#### [Text block]
## start

Current school vocational qualifications are not so much a soft option as a bit of a con. GNVQs, and the A-levels and GCSEs derived from them, confer almost no job advantage. Instead, they have become a way of getting into those universities that have the most difficulty in filling places.

The charge of “softness” stems mainly from the qualifications’ role in helping schools to show up well. Ofsted inspectors have said schools are not devoting enough time to applied GCSEs to justify their status as double awards. Incredibly, the intermediate GNVQ counts as four GCSEs - on the grounds that it was intended as a whole programme of study.

Schools have spotted its league table potential. Nine of the 10 most improved schools in the country admitted to introducing GNVQs to boost their results. The increasing popularity of vocational education is, therefore, largely a fiction. It has been fuelled mainly by false weighting in league tables. Fortunately, this particular scam will be scuppered by the new English and maths-based tables.

At advanced level, vocational education - never very popular - is in decline. At its zenith in 1999, the advanced GNVQ in 13 fields attracted fewer entries than A-level English. After reinvention as vocational A-levels, entries are down in all fields except health and social care, where there is a ladder into jobs, and the performing arts, taken by only a handful.

It looks like the students have sussed them out. School vocational qualifications are increasingly being seen for what they are - lesser alternatives. Employers have little input to their design and little actual work experience is built into them. Further education colleges, traditional homes of high-quality practical education, have successfully resisted them.

## end

#### [Material]
## start

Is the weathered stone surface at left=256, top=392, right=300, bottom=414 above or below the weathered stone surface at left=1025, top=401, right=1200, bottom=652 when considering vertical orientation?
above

## end

#### [Written request A]
In the piece on school vocational qualifications, how many of the 10 most improved schools admitted introducing GNVQs to boost their results?
#### [Written request B]
Translate this sentence from the piece on school vocational qualifications into Spanish: "At advanced level, vocational education - never very popular - is in decline."
#### [Written request C]
Pick up the piece on school vocational qualifications after its final sentence and keep writing it.

#### [Expected output A]
Nine of the 10 most improved schools.

#### [Expected output B]
En el nivel avanzado, la formación profesional (que nunca fue muy popular) está en declive.

#### [Expected output C]
GNVQs have therefore emerged as mainly for schools, which often lack the equipment and expertise to provide up-to-date employment-based training.

Hence the anomaly that half the GNVQs were in the same subjects as academic A-levels. Now these GNVQs have become vocational A-levels, offered alongside traditional A-levels in the same subjects, it is not surprising students have been switching out of them. Why consign yourself to the second rank when you can take the real thing?

This is a pity. English school education has been lamentably weak in developing practical skills. There is an urgent need to erect ladders from school to work to rival the academic ladders to university. GNVQs provided an opportunity that has been hopelessly fluffed.

It is often suggested the failings of vocational education come from academic prejudice, and bundling up the vocational and academic in a Tomlinson-type diploma would help overcome it. Tosh. Not all A-levels are of equal value - it depends what you can do with them. Where vocational qualifications open doors, they are valued. But too many “vocational” qualifications do not lead anywhere.

The missing ingredient is employers, who have to provide the engine. Their representatives bemoan the deficiencies in school education, but will not put their effort where their mouths are. For courses to be genuinely vocational, they have to lead to qualifications that employers will recruit on and reward. Otherwise, rather than providing for the practically-inclined, they become a way of coping with the less brainy.

The Government has seen these weaknesses and has plans for vocational diplomas. To succeed, these must be employer-led. They will also have to take place in employment and educational settings and should draw on the expertise of further education colleges. Other countries have established good vocational ladders and we should learn from them. Rather than soft scores for league tables, they must become hard currency in the labour market.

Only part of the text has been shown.